[START OF QUOTED TEXT]

# my new project



## bettaforu (Sep 6, 2009)

I am starting a new shrimp project. Here are some pics of the new arrivals
they will get brighter once they settle in.

These are Tigers that breed true blue  they don't have stripes that are visable, because they are blue instead of black....still a Tiger though and all with orange eyes. Developed in Germany.


















They won't be for sale for a while.


----------



## bettaforu (Sep 6, 2009)

So I am going to breed these by themselves first, then eventually I am going to cross them on my blue panda Taiwans to see what comes out of that pot! 

Should get something fancy and hopefully in blue.

I LOVE blue shrimps so when I had the chance to get these I could not resist
a friend offered them to me and I picked them up last weekend in the US.

I have both adults and juvies so hoping the females get berried fast.


----------



## randy (Jan 29, 2012)

Very nice. I'd be so happy if we have supply of locally bred Royal Blue.


----------



## jumpsmasher (Oct 1, 2012)

*Royal Blue Tigers*

Very nice Anna. Royal Blue Tigers are one of my favourite shrimps as well. Just love the semi-transparent blue hue they give off when they are in the light. It is a shame they are not as wide spread as they really are quite the gem of the tiger family!


----------



## Fishfur (Mar 4, 2012)

Pardon me while I clean up the drool .


----------



## bettaforu (Sep 6, 2009)

Yeah they really truly sparkle with blue color. I have OEBTs too, but they don't look anywhere near these ones. I hope to get a colony going soon so I can breed enough to share.


----------

[END OF QUOTED TEXT]

* **GIVEN EXERCISE A**: Transcribe the part of the shrimp thread starting at "Should get something" and ending at "(Jan 29, 2012)".
* **GIVEN EXERCISE B**: Summarize the shrimp thread in two sentences.
* **GIVEN EXERCISE C**: List the usernames of everyone who posts in the shrimp thread.
Work only from the shrimp thread above.

[START OF SUPPLIED MATERIAL]

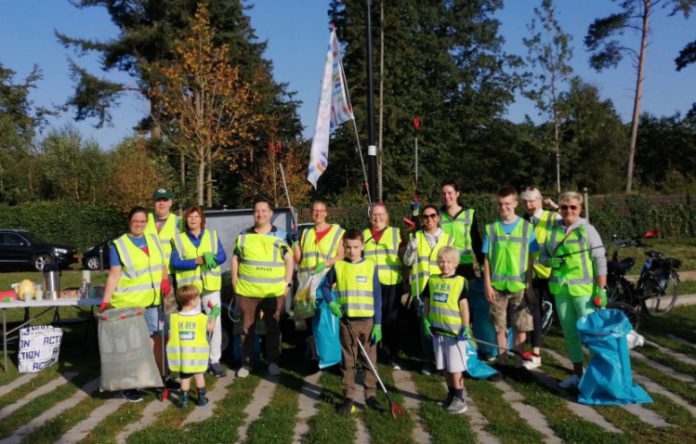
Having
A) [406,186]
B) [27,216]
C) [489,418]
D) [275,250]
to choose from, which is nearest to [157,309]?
[275,250]

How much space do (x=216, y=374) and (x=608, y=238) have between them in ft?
64.5

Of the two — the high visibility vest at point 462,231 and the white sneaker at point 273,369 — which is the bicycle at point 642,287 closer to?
the high visibility vest at point 462,231

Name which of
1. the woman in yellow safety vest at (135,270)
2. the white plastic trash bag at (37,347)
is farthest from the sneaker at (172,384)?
the white plastic trash bag at (37,347)

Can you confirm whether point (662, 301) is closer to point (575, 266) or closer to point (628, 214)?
point (575, 266)

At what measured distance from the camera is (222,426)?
4945mm

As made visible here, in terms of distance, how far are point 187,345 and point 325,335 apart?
4.65ft

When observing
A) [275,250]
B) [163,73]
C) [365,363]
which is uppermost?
[163,73]

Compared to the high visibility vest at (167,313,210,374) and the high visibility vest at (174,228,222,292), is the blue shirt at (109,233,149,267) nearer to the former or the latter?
the high visibility vest at (174,228,222,292)

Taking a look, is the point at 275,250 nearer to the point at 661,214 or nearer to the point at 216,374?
the point at 216,374

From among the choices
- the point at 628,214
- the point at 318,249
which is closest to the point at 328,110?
the point at 318,249

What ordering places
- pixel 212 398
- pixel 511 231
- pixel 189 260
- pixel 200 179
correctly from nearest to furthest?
pixel 212 398
pixel 511 231
pixel 189 260
pixel 200 179

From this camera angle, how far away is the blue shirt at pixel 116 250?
5.73m

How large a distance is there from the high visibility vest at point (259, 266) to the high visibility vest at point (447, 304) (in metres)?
1.73

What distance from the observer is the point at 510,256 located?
19.1ft
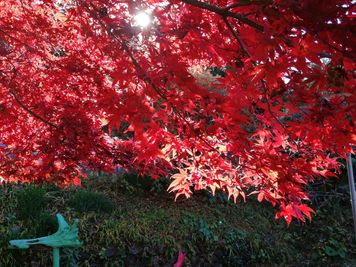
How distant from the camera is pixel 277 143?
2.24 meters

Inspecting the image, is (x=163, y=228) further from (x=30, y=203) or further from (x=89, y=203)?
(x=30, y=203)

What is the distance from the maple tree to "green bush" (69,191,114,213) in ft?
5.51

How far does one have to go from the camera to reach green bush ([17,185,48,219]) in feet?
13.7

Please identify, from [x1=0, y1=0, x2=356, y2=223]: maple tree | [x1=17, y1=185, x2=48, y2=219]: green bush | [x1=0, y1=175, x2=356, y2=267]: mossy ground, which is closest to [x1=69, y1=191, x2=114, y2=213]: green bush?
[x1=0, y1=175, x2=356, y2=267]: mossy ground

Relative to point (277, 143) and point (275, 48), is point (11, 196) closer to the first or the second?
Result: point (277, 143)

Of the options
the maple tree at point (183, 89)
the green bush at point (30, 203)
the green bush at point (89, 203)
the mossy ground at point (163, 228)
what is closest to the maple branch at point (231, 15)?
the maple tree at point (183, 89)

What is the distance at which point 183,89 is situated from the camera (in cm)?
155

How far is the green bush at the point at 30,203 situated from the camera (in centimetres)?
418

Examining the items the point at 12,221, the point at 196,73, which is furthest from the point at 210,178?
the point at 196,73

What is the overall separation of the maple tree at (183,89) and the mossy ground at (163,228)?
1178 millimetres

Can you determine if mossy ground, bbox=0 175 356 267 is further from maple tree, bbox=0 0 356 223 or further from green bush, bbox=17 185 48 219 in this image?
maple tree, bbox=0 0 356 223

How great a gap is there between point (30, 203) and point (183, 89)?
3372 millimetres

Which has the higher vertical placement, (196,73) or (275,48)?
(196,73)

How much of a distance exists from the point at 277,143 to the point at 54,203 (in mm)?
3722
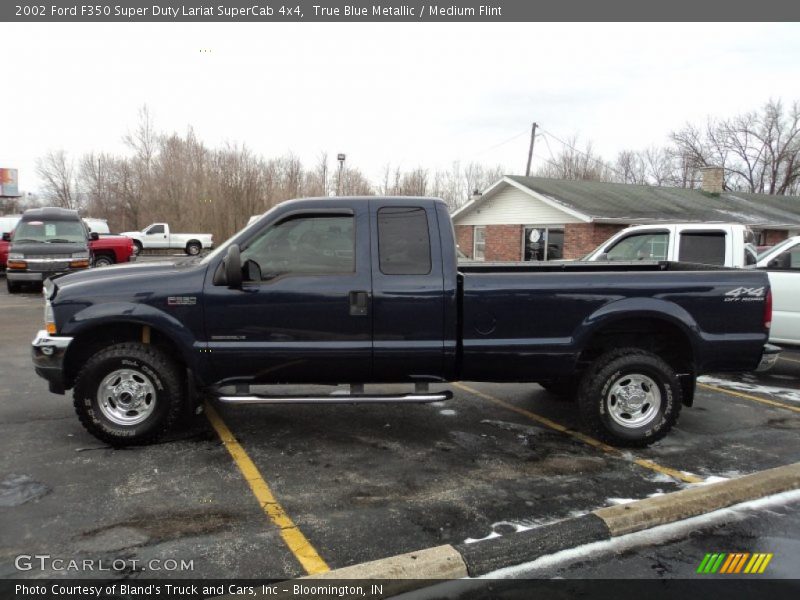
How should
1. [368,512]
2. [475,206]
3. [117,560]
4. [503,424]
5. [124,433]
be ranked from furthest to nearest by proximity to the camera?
[475,206]
[503,424]
[124,433]
[368,512]
[117,560]

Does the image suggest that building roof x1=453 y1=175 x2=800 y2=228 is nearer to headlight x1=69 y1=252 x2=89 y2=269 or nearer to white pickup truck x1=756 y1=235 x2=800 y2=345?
white pickup truck x1=756 y1=235 x2=800 y2=345

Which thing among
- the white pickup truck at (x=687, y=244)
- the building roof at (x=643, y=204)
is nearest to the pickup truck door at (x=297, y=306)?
the white pickup truck at (x=687, y=244)

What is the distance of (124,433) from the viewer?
4.56 m

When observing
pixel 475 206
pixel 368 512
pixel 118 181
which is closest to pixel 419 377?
pixel 368 512

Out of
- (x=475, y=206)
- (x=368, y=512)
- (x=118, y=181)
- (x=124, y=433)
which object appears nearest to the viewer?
(x=368, y=512)

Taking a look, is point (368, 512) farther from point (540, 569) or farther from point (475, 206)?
point (475, 206)

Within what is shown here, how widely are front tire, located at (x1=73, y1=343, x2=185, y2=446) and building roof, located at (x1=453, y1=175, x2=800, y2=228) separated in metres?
17.1

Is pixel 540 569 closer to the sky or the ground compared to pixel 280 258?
closer to the ground

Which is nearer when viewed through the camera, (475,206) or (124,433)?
(124,433)

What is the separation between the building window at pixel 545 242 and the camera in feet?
70.2

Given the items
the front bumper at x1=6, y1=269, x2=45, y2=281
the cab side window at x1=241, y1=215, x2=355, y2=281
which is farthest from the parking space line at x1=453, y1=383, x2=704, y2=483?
the front bumper at x1=6, y1=269, x2=45, y2=281

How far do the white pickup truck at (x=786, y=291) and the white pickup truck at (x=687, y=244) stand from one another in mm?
567

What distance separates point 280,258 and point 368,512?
2.09 m

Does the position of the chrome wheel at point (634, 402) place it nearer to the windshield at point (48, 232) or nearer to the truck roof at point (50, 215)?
the windshield at point (48, 232)
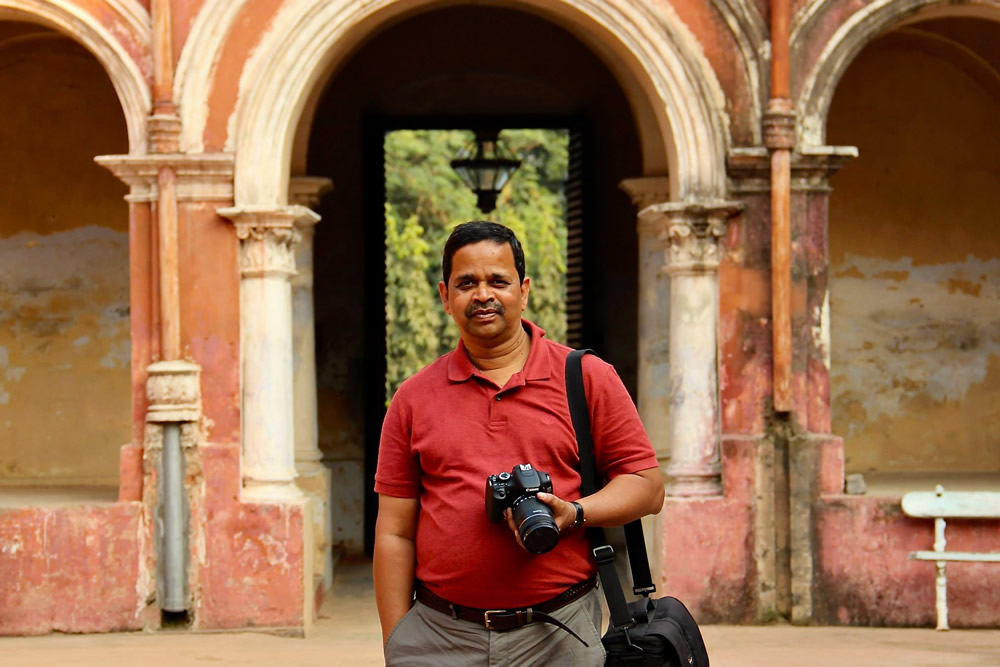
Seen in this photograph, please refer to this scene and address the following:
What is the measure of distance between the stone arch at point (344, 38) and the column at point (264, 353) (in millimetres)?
189

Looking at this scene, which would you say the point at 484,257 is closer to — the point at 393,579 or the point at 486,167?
the point at 393,579

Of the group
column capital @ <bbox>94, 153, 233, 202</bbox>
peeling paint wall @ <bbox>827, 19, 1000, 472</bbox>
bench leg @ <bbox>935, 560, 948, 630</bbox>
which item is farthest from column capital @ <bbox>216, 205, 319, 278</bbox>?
peeling paint wall @ <bbox>827, 19, 1000, 472</bbox>

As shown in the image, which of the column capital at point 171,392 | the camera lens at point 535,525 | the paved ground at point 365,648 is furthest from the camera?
the column capital at point 171,392

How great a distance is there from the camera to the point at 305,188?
28.2 ft

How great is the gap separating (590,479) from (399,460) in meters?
0.47

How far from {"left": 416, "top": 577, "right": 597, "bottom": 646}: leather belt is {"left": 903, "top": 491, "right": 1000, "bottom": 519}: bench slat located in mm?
4449

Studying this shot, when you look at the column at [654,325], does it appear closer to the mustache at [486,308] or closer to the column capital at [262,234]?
the column capital at [262,234]

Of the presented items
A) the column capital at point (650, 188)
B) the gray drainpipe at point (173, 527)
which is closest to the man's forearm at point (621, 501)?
the gray drainpipe at point (173, 527)

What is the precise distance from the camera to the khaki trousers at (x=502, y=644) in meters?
3.22

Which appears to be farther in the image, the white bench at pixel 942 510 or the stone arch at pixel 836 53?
the stone arch at pixel 836 53

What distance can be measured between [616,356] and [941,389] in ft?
7.37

[END OF SUPPLIED MATERIAL]

* **COMPLETE ANSWER A**:
Should get something fancy and hopefully in blue.

I LOVE blue shrimps so when I had the chance to get these I could not resist
a friend offered them to me and I picked them up last weekend in the US.

I have both adults and juvies so hoping the females get berried fast.


----------



## randy (Jan 29, 2012)

* **COMPLETE ANSWER B**: The original poster has started a new project with blue Tiger shrimp that breed true, have orange eyes and were developed in Germany, and plans to breed them on their own before crossing them with blue panda Taiwans. Other posters praise the shrimp, and the original poster hopes to get a colony going soon in order to breed enough to share.

* **COMPLETE ANSWER C**: bettaforu, randy, jumpsmasher, Fishfur